Phosphorylation of cytosolic phospholipase A2 in platelets is mediated by multiple stress-activated protein kinase pathways

Stress-activated protein kinases (SAPKs) are stimulated by cell damaging agents as well as by physiological receptor agonists. In this study we show that human platelets contain the isoforms SAPK2a, SAPK2b, SAPK3 and SAPK4 as determined by immunoblotting with specific antibodies. All four kinases were activated in thrombin-stimulated platelets whereas only SAPK2a and SAPK2b were significantly stimulated by collagen. All four isoforms were able to phosphorylate wild-type human cPLA(2) in vitro, although to different extents, but not cPLA(2) mutants that had Ser505 replaced by alanine. Phosphorylation at Ser505 was confirmed by phosphopeptide mapping using microbore HPLC. SAPK2a and 42-kDa mitogen-activated protein kinase incorporated similar levels of phosphate into cPLA(2) relative to the ability of each kinase to stimulate phosphorylation of myelin basic protein. SAPK2b and SAPK4 incorporated less phosphate, and cPLA(2) was a poor substrate for SAPK3. The inhibitor of SAPK2a and SAPK2b, SE 202190, completely blocked collagen-induced phosphorylation of cPLA(2) at its two phosphorylation sites in vivo, Ser505 and Ser727. We have also reported previously that SE 202190 partially (approximate to 50%) blocks phosphorylation at both sites and to a similar extent in thrombin-stimulated platelets.

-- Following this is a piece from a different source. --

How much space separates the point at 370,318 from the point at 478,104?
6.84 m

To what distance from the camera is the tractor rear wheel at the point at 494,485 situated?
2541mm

Inhibition of phosphorylation resulted in a two- to threefold shift to the right in the concentration response curves for arachidonic acid release from thrombin- and collagen-stimulated platelets. Our data suggest that cPLA(2) is a substrate for several SAPK cascades and that phosphorylation of cPLA(2) augments arachidonic acid release.